- Murdoch Mitchison portrait by the Godfrey Argent Studio
- Born: 11 June 1922 Oxford, England
- Died: 17 March 2011 (aged 88) Edinburgh, Scotland
- Resting place: John Murdoch Mitchison
- Education: Winchester College, Hampshire, England
- Alma mater: Trinity College, Cambridge
- Occupation: zoologist
- Spouse: Rosalind Mary Wrong ​ ​(m. 1947; died 2002)​
- Children: 4
- Parents: Gilbert Richard Mitchison (father); Naomi Haldane (mother);
- Relatives: J.B.S. Haldane (uncle) John Scott Haldane (grandfather) Denis Mitchison (brother) Avrion Mitchison (brother) Edward Murray Wrong (father-in-law)

= Murdoch Mitchison =

British zoologist (1922-2011)

John Murdoch Mitchison (11 June 1922, Oxford - 17 March 2011, Edinburgh) was a British zoologist.

==Background==

===Family===
Mitchison was the son of the Labour politician Dick Mitchison and his wife, the writer Naomi (née Haldane).

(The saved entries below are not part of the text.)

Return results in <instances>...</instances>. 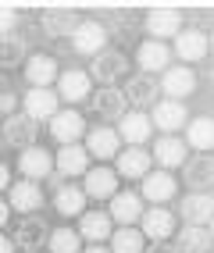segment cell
I'll list each match as a JSON object with an SVG mask.
<instances>
[{
    "label": "cell",
    "mask_w": 214,
    "mask_h": 253,
    "mask_svg": "<svg viewBox=\"0 0 214 253\" xmlns=\"http://www.w3.org/2000/svg\"><path fill=\"white\" fill-rule=\"evenodd\" d=\"M139 232H143V239H154V243L171 239L175 235V211H168V207L143 211L139 214Z\"/></svg>",
    "instance_id": "cell-1"
},
{
    "label": "cell",
    "mask_w": 214,
    "mask_h": 253,
    "mask_svg": "<svg viewBox=\"0 0 214 253\" xmlns=\"http://www.w3.org/2000/svg\"><path fill=\"white\" fill-rule=\"evenodd\" d=\"M175 196H178V178L171 171H150V175H143V196L139 200H150L154 207H164Z\"/></svg>",
    "instance_id": "cell-2"
},
{
    "label": "cell",
    "mask_w": 214,
    "mask_h": 253,
    "mask_svg": "<svg viewBox=\"0 0 214 253\" xmlns=\"http://www.w3.org/2000/svg\"><path fill=\"white\" fill-rule=\"evenodd\" d=\"M72 46H75V54H86V57L104 54V46H107V29H104L100 22H79V29L72 32Z\"/></svg>",
    "instance_id": "cell-3"
},
{
    "label": "cell",
    "mask_w": 214,
    "mask_h": 253,
    "mask_svg": "<svg viewBox=\"0 0 214 253\" xmlns=\"http://www.w3.org/2000/svg\"><path fill=\"white\" fill-rule=\"evenodd\" d=\"M189 114H186V104H178V100H157L154 104V114H150V125L161 128L164 136H171V132L186 128Z\"/></svg>",
    "instance_id": "cell-4"
},
{
    "label": "cell",
    "mask_w": 214,
    "mask_h": 253,
    "mask_svg": "<svg viewBox=\"0 0 214 253\" xmlns=\"http://www.w3.org/2000/svg\"><path fill=\"white\" fill-rule=\"evenodd\" d=\"M114 132H118V139H125L128 146H143L146 139L154 136L150 114H143V111H125V114H122V125L114 128Z\"/></svg>",
    "instance_id": "cell-5"
},
{
    "label": "cell",
    "mask_w": 214,
    "mask_h": 253,
    "mask_svg": "<svg viewBox=\"0 0 214 253\" xmlns=\"http://www.w3.org/2000/svg\"><path fill=\"white\" fill-rule=\"evenodd\" d=\"M82 132H86V122H82V114H79V111H57V114L50 118V136H54L61 146L79 143Z\"/></svg>",
    "instance_id": "cell-6"
},
{
    "label": "cell",
    "mask_w": 214,
    "mask_h": 253,
    "mask_svg": "<svg viewBox=\"0 0 214 253\" xmlns=\"http://www.w3.org/2000/svg\"><path fill=\"white\" fill-rule=\"evenodd\" d=\"M143 211H146V207H143V200H139L136 193H114V196H111L107 217H111V221H118L122 228H132V225L139 221Z\"/></svg>",
    "instance_id": "cell-7"
},
{
    "label": "cell",
    "mask_w": 214,
    "mask_h": 253,
    "mask_svg": "<svg viewBox=\"0 0 214 253\" xmlns=\"http://www.w3.org/2000/svg\"><path fill=\"white\" fill-rule=\"evenodd\" d=\"M211 211H214V200L211 193H189L178 200V214H182L186 225H211Z\"/></svg>",
    "instance_id": "cell-8"
},
{
    "label": "cell",
    "mask_w": 214,
    "mask_h": 253,
    "mask_svg": "<svg viewBox=\"0 0 214 253\" xmlns=\"http://www.w3.org/2000/svg\"><path fill=\"white\" fill-rule=\"evenodd\" d=\"M89 93H93V79H89L86 72H79V68L61 72V79H57V100L79 104V100H86Z\"/></svg>",
    "instance_id": "cell-9"
},
{
    "label": "cell",
    "mask_w": 214,
    "mask_h": 253,
    "mask_svg": "<svg viewBox=\"0 0 214 253\" xmlns=\"http://www.w3.org/2000/svg\"><path fill=\"white\" fill-rule=\"evenodd\" d=\"M82 150H86L89 157H96V161H111V157H118L122 139H118V132H114V128L100 125V128L89 132V139H86V146H82Z\"/></svg>",
    "instance_id": "cell-10"
},
{
    "label": "cell",
    "mask_w": 214,
    "mask_h": 253,
    "mask_svg": "<svg viewBox=\"0 0 214 253\" xmlns=\"http://www.w3.org/2000/svg\"><path fill=\"white\" fill-rule=\"evenodd\" d=\"M150 154H146L143 146H128V150H118V178H143V175H150Z\"/></svg>",
    "instance_id": "cell-11"
},
{
    "label": "cell",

The biologist J.B.S. Haldane was his uncle, and the physiologist John Scott Haldane was his maternal grandfather. His elder brother was the bacteriologist Denis Mitchison, and his younger brother was the zoologist Avrion Mitchison. His wife was the historian Rosalind Mitchison.

===Education===
Mitchison went to Winchester College and Trinity College, Cambridge, later becoming Professor of Zoology at Edinburgh University in 1963 after working there for a decade. He was elected a fellow of the Royal Society of London in 1978.

==Career==
Considered a pioneer in the area of cellular biology, Mitchison developed the yeast Schizosaccharomyces pombe as a model system to study the mechanisms and kinetics of growth and the cell cycle. He was an academic advisor to the 2001 Nobel Prize in Physiology recipient Paul Nurse.